**RAW DATA:**
^^^^^^^^^^^^^^^^

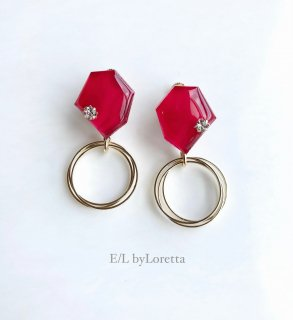 KAKERA triple hoop pierce/earring(Red)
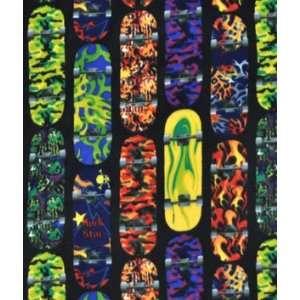 Multi Skateboards Fleece Fabric: Arts, Crafts & Sewing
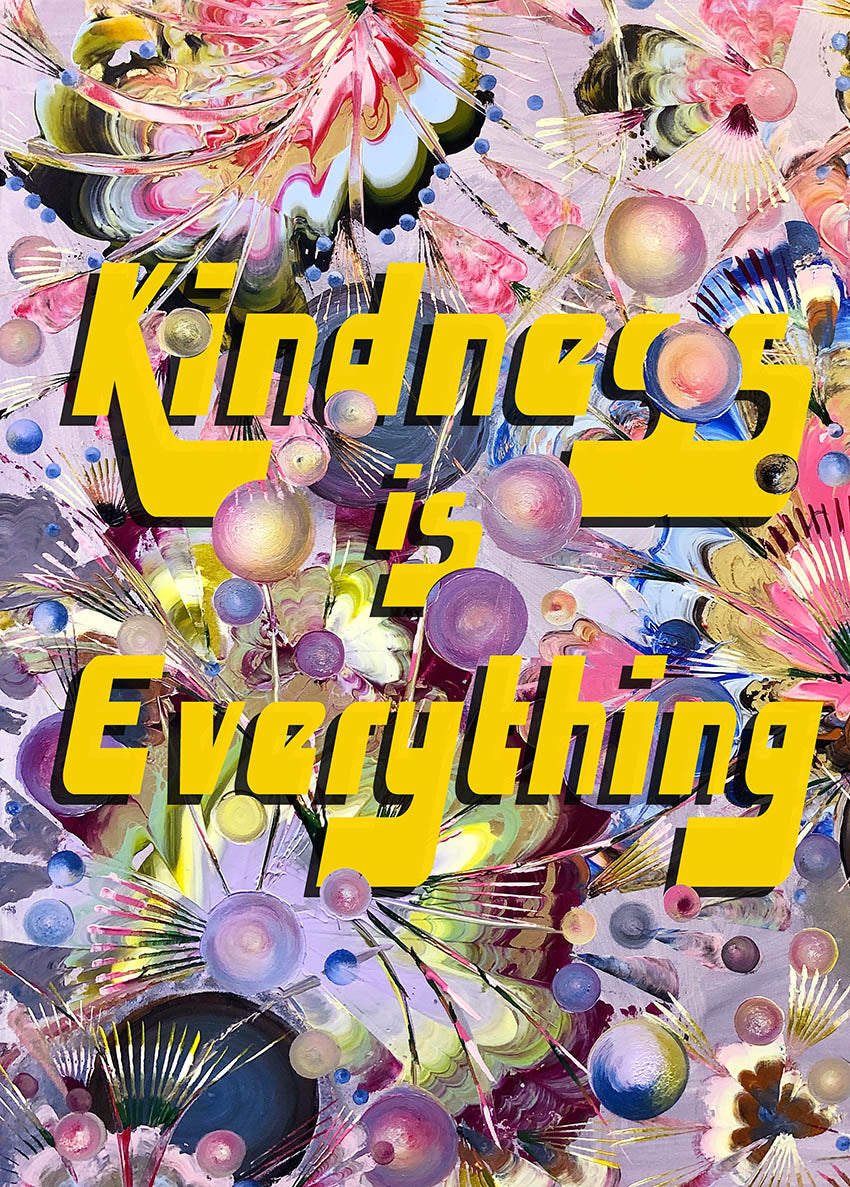 Limited Edition 'Kindness is Everything - Yellow' Fine Art Print - Wall Art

^^^^^^^^^^^^^^^^

Produce the material above again in full, with identical lines and no pictures.

**RESULT OF THE TASK:**
 KAKERA triple hoop pierce/earring(Red)
 Multi Skateboards Fleece Fabric: Arts, Crafts & Sewing
 Limited Edition 'Kindness is Everything - Yellow' Fine Art Print - Wall Art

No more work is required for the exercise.